刘根只觉掌下之物,哪里是什么模型,分明是一头正在苏醒的洪荒巨兽!
一股沉重如山岳的气息压得他双膝软,几乎喘不过气。
“扶稳!”
姜白呵斥道。
“铛!”
第二锤。
钉子没入一半。
店铺里阴风骤起,吹得满桌纸钱哗哗作响,漫天飞舞。
门外,那只静静守候的老妇人魂体,被这股气息猛地一冲,竟不由自主地倒退三步,魂体虚幻的脸上,满是敬畏与恐惧。
“铛!”
第三锤。
钉子完全没入,与桥身融为一体。
风停了。
店内一切异象消失,但街口那块黑色的界碑却出一声低沉的嗡鸣,无形的屏障变得更加厚重凝实。
姜白面不改色,拿起第二根钉子,对准另一处接口。
“铛!
铛!
铛!”
又是三声锤响。
每一次都让整条长街的地面随之轻微震颤。
浓雾中,几只试图游荡靠近的鬼物,在百米开外便被这逸散的气息震慑,出无声的尖叫,惊恐地四散奔逃。
清脆的锤击声在寂静的店铺里回荡,富有节奏。
当他拿起第三根钉子,敲下最后三锤时,声音不再清脆。
反而变得无比沉闷,厚重。
“铛……铛……铛……”
九声锤响落下,整座桥的骨架彻底稳固。
它静静地立在那里,明明是竹木纸浆所制,却给人一种镇压万古、亘古不移的厚重感。
与此同时,江城另一端。
临时指挥部内,巨大的沙盘上,代表姜白店铺的空白区域,其边缘猛地向外扩张了一大圈,光芒闪烁不定。
姜白放下锤子,长长地吐出一口气。
“行了,骨架搭好了。
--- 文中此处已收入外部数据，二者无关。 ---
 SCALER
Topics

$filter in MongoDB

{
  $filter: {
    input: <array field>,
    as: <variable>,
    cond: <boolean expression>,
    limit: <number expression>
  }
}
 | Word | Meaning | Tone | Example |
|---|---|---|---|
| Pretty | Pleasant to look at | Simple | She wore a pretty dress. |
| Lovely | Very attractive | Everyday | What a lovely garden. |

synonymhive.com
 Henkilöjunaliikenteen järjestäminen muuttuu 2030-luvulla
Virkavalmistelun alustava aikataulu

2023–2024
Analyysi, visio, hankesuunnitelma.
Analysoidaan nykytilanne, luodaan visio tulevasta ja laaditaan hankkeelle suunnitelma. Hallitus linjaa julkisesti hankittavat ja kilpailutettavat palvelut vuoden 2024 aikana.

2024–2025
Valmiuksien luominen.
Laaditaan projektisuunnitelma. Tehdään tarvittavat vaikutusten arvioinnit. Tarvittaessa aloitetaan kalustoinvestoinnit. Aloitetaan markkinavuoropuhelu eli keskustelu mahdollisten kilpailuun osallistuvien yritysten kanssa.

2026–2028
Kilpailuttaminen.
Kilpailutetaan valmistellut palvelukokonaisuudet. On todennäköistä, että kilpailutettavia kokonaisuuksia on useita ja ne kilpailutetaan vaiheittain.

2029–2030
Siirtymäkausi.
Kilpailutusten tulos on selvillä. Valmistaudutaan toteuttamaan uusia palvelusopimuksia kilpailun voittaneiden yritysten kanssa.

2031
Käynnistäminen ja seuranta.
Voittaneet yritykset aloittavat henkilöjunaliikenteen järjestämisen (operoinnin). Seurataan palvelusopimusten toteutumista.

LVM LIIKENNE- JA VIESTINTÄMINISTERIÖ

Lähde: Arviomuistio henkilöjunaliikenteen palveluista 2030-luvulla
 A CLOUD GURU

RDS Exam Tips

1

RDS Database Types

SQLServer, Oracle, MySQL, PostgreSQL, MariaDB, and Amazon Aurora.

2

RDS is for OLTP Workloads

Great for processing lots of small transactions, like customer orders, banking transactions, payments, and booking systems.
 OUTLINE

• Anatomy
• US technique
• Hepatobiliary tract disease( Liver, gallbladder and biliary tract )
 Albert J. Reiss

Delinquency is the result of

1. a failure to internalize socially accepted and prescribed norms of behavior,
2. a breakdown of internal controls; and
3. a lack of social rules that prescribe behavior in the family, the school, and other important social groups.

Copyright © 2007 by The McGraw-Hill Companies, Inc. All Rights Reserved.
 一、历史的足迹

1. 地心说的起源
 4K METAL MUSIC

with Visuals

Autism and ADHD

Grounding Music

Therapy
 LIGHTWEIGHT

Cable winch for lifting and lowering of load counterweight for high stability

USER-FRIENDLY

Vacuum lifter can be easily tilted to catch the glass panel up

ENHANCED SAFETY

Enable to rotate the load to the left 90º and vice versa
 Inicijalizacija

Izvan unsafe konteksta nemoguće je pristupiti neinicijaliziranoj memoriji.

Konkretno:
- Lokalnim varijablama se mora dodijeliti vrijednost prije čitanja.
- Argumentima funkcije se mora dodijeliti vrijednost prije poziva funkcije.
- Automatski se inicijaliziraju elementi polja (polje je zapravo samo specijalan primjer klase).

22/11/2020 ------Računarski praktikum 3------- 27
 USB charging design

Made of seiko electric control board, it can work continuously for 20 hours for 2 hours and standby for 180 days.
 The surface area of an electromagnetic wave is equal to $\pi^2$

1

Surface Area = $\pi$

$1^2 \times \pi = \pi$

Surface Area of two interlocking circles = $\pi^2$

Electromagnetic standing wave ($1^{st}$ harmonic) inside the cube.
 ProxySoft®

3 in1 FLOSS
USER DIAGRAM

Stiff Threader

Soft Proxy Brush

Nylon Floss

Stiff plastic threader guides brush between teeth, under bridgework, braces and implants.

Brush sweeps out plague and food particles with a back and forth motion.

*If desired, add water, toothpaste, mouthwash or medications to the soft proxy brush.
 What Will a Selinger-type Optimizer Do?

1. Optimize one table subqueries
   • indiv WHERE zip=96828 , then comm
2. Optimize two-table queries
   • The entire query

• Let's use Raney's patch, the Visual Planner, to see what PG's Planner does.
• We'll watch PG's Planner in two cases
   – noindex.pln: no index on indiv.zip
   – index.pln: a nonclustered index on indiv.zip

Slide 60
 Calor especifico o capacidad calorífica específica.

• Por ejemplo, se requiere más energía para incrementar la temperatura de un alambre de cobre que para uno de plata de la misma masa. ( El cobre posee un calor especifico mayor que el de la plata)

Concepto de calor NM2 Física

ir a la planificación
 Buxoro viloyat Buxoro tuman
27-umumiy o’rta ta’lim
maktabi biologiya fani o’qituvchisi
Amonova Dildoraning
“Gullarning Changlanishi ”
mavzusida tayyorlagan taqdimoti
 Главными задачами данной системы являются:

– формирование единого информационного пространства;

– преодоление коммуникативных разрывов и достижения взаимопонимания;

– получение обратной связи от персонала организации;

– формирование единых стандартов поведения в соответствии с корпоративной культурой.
”
他拿起一张往-生-纸,铺在桥面上,用指腹沾着渡魂浆,温柔地将其抚平。
纸张与桥面接触的瞬间,上面血红的经文,竟如活物苏生,一个接一个地亮起微光,随即又隐入纸中。
一阵若有若无的梵唱,直接在众人心底响起。
杨秀缝制官袍的手停住了。
刘根瞪圆了眼睛,嘴巴张得能塞下一个鸡蛋。
就连角落里打盹的刘小囡也揉着眼睛,好奇地四处张望。
只有柜台后的账房先生,依旧面无表情,只是默默地翻开了账簿的第二页。
姜白对这一切恍若未闻。
他全神贯注于手上的活计,一张又一张地铺着往-生-纸,为这座桥披上它的“皮肤”
。
他的神情,专注而温柔。
当最后一张纸铺完,整座往生桥已然成型。
它通体灰白,桥栏上鬼面竹的斑纹若隐若现,桥面经文暗藏,雷击木的龙骨散着镇压万物的阳刚,三柄法剑化作的铁钉,则死死锁住了阴阳二气的流转。
它是一件完美的艺术品。
更是一件足以颠覆阴阳、重塑秩序的利器。
姜白退后两步,审视着自己的作品,眉头却微微皱了起来。
“还差点意思。”
他自言自语。
“桥是有了,可阴阳相隔,幽冥路远,没有引路的灯火,迷路的魂魄又怎能踏上归途?”